------art_117148_5280709.1147875390932
Content-Type: text/plain; charset=ISO-8859-1; format=flowed
Content-Transfer-Encoding: quoted-printable
Content-Disposition: inline

So much depends on the application. And it's important to decide whether or
not we're willing to write fairly specialized implementations for particular
application classes. I've done a fair bit of that and I'm not afraid to do
it, but it's axiomatically an inefficient process. But if you go the
opposite direction, toward creating a general-purpose lightweight data
manager, you might as well just use sqllite. If we put our heads together,
we ought to be able to find a middle ground: what, for example, would be a
generic architecture for a lightweight database? What are the essential
pieces and the optional pieces, and precisely what interfaces do they
expose?

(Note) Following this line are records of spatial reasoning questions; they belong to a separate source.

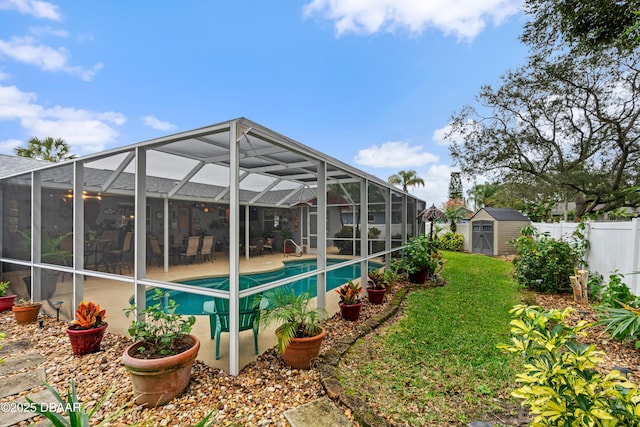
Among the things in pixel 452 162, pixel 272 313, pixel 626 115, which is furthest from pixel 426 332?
pixel 626 115

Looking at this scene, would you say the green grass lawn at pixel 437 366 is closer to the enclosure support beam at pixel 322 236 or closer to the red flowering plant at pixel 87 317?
the enclosure support beam at pixel 322 236

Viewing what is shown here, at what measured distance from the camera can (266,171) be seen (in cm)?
674

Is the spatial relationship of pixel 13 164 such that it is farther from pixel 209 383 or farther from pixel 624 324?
pixel 624 324

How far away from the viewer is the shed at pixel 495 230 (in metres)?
16.1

Done right, that would enable optimizations for particular apps by
swapping out components.

The two big problems with journaling data-storage are: collecting the
garbage, and rebuilding the indices when the run starts (because there's no
graceful place to put them in the journal). One of the apps I often deal
with is indexed searching on logfiles. A journalling arena implemented in
virtual memory works well here because garbage collection is automatic. But
fast index generation would be a huge plus. These apps generally index whole
words, Lucene-style.

Another thing I do a lot is LDAP directories augmented with presence data.
Here, journalling is a tougher fit because most of the data is not garbage,
but some of it becomes garbage at very high rates. The indexing is also a
serious problem because LDAP permits partial-word searches.

Skiplists look really interesting, thanks for pointing them out.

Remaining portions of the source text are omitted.